Reifen-Affäre: Beleidigte Kinder in der Schlangengrube

Mercedes gegen den Rest der Formel-1-Welt: Besonders die Rivalen Red Bull und Ferrari sind nach der Reifen-Affäre sauer auf die Silberpfeile

von · 25.06.2013 · 16:04 Uhr

(Motorsport-Total.com) - Es sind nur ein paar Kratzer, die der silberne Lack in der Reifen-Affäre abbekommen hat. Und nach dem recht milden Urteil hofften die Bosse bei Mercedes, ihren Angriff auf die etablierten Branchengrößen Red Bull und Ferrari ungestört fortsetzen zu können - vergeblich. In den Tagen vor dem Großen Preis von Großbritannien zoffen sich die mächtigen Männer der Formel 1 wie eifersüchtige Kinder, die sich von der strengen Mutter ungleich behandelt fühlen. Irgendwie sind alle beleidigt.
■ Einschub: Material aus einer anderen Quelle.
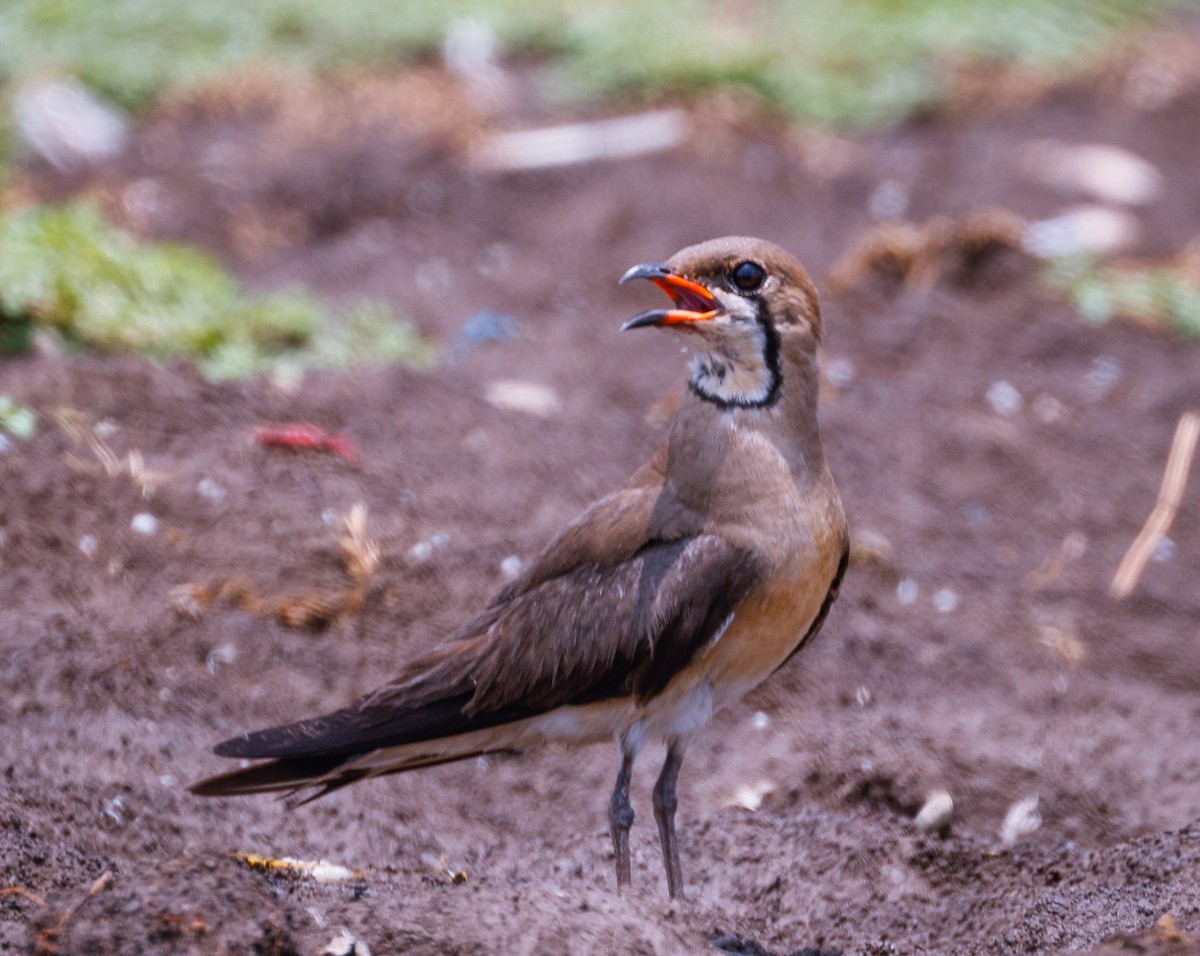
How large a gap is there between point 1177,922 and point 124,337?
169 inches

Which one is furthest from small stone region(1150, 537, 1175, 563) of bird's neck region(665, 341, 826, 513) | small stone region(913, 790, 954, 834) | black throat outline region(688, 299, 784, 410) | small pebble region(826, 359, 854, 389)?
black throat outline region(688, 299, 784, 410)

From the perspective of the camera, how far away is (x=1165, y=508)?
605 centimetres

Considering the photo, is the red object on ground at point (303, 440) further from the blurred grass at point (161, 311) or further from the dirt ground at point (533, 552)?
the blurred grass at point (161, 311)

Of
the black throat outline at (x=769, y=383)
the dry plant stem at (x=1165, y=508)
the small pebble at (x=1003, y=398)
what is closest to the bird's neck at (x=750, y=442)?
the black throat outline at (x=769, y=383)

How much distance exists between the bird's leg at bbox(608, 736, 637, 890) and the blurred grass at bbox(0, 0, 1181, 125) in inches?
245

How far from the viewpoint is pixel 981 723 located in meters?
4.79

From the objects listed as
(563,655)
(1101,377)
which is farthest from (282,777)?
(1101,377)

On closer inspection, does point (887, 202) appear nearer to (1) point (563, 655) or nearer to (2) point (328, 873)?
(1) point (563, 655)

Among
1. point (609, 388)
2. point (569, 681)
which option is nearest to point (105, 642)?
point (569, 681)

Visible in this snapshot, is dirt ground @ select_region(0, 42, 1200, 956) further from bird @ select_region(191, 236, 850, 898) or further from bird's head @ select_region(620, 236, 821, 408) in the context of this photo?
bird's head @ select_region(620, 236, 821, 408)

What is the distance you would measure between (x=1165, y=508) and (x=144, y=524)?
3.77m

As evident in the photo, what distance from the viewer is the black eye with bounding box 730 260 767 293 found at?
3578 mm

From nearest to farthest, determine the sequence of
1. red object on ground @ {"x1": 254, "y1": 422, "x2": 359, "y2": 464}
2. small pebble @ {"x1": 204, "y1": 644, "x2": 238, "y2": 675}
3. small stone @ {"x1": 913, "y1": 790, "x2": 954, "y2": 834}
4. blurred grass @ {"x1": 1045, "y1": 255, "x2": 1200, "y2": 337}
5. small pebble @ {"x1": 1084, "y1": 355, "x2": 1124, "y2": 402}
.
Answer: small stone @ {"x1": 913, "y1": 790, "x2": 954, "y2": 834}
small pebble @ {"x1": 204, "y1": 644, "x2": 238, "y2": 675}
red object on ground @ {"x1": 254, "y1": 422, "x2": 359, "y2": 464}
small pebble @ {"x1": 1084, "y1": 355, "x2": 1124, "y2": 402}
blurred grass @ {"x1": 1045, "y1": 255, "x2": 1200, "y2": 337}

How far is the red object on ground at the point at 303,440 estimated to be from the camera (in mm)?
5332
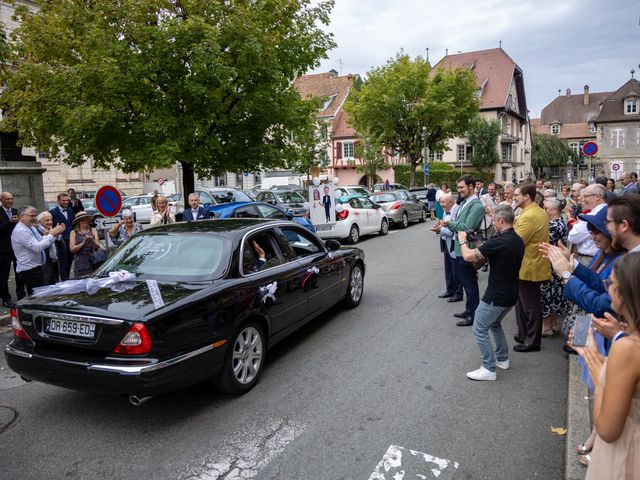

Die Atmosphäre zwischen Helmut Marko und Niki Lauda ist zurzeit vergiftet

Mercedes ist pikiert über den Vorwurf der Konkurrenz, die Silberpfeile seien durch den Ausschluss vom Young-Driver-Test im Juli in Silverstone nahezu ungeschoren davongekommen. "Alles wurde hineininterpretiert, was man nur hineininterpretieren kann. Das ist in der Formel 1 so, die Schlangengrube, die Intrigen toben im Fahrerlager immer, und der Ausgang ist das einzig Entscheidende", sagt Niki Lauda, Aufsichtsratsvorsitzender des Rennstalls. Besonders Sebastian Vettels Red-Bull-Team sei "da sehr aggressiv losgegangen auf die ganze Geschichte".

Ex-Weltmeister Lauda, das sagt er jedenfalls selbst, geht es um Gerechtigkeit. Red Bull und Ferrari glauben, dass Mercedes-Pilot Nico Rosberg das prestigeträchtige Rennen in Monte Carlo nur wegen der unerlaubten Testkilometer in Barcelona gewonnen hat. "Das stimmt einfach nicht", sagt Lauda, die Silberpfeile seien schon vorher stark gewesen.

Mercedes ist sauer, weil die Rivalen sauer sind. Und im Grunde geht es nicht um Gerechtigkeit, sondern - wie immer in der Formel 1 - um verletzte Eitelkeiten, Stolz und Macht. Wurden die Stuttgarter nach ihrem Comeback in den vergangenen Jahren wegen ihren lahmenden Boliden noch belächelt, werden Rosberg und Lewis Hamilton plötzlich als Konkurrenten ernst genommen. Da ist jedes Mittel recht, um den erwachenden Riesen kleinzuhalten.


Fotos: Mercedes-Pirelli-Test in Barcelona


Red Bull und Ferrari hatten auf eine satte Millionenstrafe und einen Punktabzug für Mercedes in der Teamwertung gehofft. Entsprechend groß ist die Ernüchterung. "Wir sind frustriert darüber, dass eine Partei in allen Punkten schuldig gesprochen und dann zu einer Strafe verurteilt wird, die sie selber vorgeschlagen hat", sagt Red Bulls Motorsportberater Helmut Marko der Tageszeitung 'Die Welt'.

Der Vettel-Vertraute witzelte bereits, dass die Teams damit fast dazu eingeladen werden, das Testverbot zu brechen. Eine wirkliche Strafe sei ja nicht zu erwarten. Allerdings habe es sich bei dieser Äußerung "um Satire gehandelt. Das war eine rein sarkastische Bemerkung. Ich wollte damit zeigen, dass man das bei einem solchen Urteil locker riskieren kann." Und auch Ferrari schimpfte: Mercedes sei "ungeschoren" davongekommen, das Urteil "verwirrend".

Lauda hatte nach dem Prozess auf "Harmonie und Ruhe" gehofft. Doch stattdessen werden die Risse zwischen Mercedes und dem Rest der Formel-1-Welt immer größer. Die Atmosphäre ist vergiftet. Auch der sonst so gelassene Mercedes-Teamchef Ross Brawn ist zunehmend gereizt. Die Kritik an dem milden Urteil der Automobil-Weltverbandes FIA wies er vehement zurück. "Die Strafe ist ziemlich hart", sagte Brawn 'Autosport', "ich denke, es ist hinterhältig, den Nachwuchsfahrertest mit einem Team-Abendessen am Saisonende zu vergleichen. Wir haben dadurch einen deutlich spürbaren Verlust." Irgendwie sind eben alle beleidigt.